___ PASSAGE SHOWN

Scope and implementation of the right of access under data protection law

Germany

The scope of the right of access under data protection law pursuant to Article 15 GDPR is controversial. This is leading to uncertainties as to how to fulfil that right. 

In autumn 2023, the European Data Protection Board (EDPB) announced that the third Coordinated Enforcement Framework (CEF) of the national data protection authorities will focus on the rights of access under Article 15 European General Data Protection Regulation (GDPR). This campaign has now begun and the German data protection authorities are also involved. The right of access under data protection law is therefore likely to grow further in importance in 2024. This is a good reason to take a look at the most important court decisions on the scope and implementation of the right of access under Article 15 GDPR.

Key data subject right of access under data protection law: Article 15 (1) and (3) GDPR

The rights of access under Article 15 (1) and (3) GDPR are key rights of data subjects vis-à-vis the data controller. The scope of the right to copies of data (Article 15 (3) GDPR) and the legal consequences in the event of a violation of Article 15 GDPR have not been conclusively clarified, even though it has been more than five years since the GDPR came into force. This article is intended to provide an overview.

BAG: No opinion on the scope of the right to copies of data on the grounds of an indeterminate petition

On 27 April 2021, the German Federal Labour Court (BAG) (2 AZR 342/20) became the first of Germany's highest courts to comment on Article 15 GDPR. However, because the BAG rejected the petition for procedural reasons and therefore did not address the substantive scope of the right, the judgment did not lead to any clarification of the scope and limits of the right to copies of data.

______
___ INFORMATION PROVIDED

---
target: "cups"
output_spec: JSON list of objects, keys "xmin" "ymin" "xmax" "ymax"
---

______

__CHECK YOUR UNDERSTANDING__:
**a)** According to the article on the GDPR right of access, which of Germany's highest courts was the first to comment on Article 15 GDPR, and on what date?
**b)** Continue the article on the right of access under Article 15 GDPR from the point where it stops.

__RESULTS__:
**a)** The German Federal Labour Court (BAG), on 27 April 2021.

**b)**
The decision was based on a claim by a former employee. The claimant requested information from their former employer about what data it was processing related to them and a copy of these data. The court considered the petition for a copy to be provided to be insufficiently specific. Pursuant to section 253 (2) no. 2 German Code of Civil Procedure (ZPO) requests for access must be formulated clearly enough and the cause of action must be defined clearly enough that the scope of the judgment and the extent of the legal effect of the decision are unambiguous both in the event of a judgment granting the petition and in the event of a decision rejecting it. Against this background, the BAG ruled that the claimant had been too imprecise in designating the emails they had requested copies of. According to the BAG, if it is not possible to specifically name the emails at the time the action is brought, the data subject must assert the right of access by means of a so-called action by stages (Stufenklage) pursuant to section 254 German Code of Civil Procedure (ZPO). In this way, the scope of the right can first be determined (by ordering the defendant to submit an affirmation in lieu of an oath) and then, in the second stage, the emails can actually be disclosed. The BAG ruled similarly in another case in its judgment dated 16 December 2021 (2 AZR 235/21).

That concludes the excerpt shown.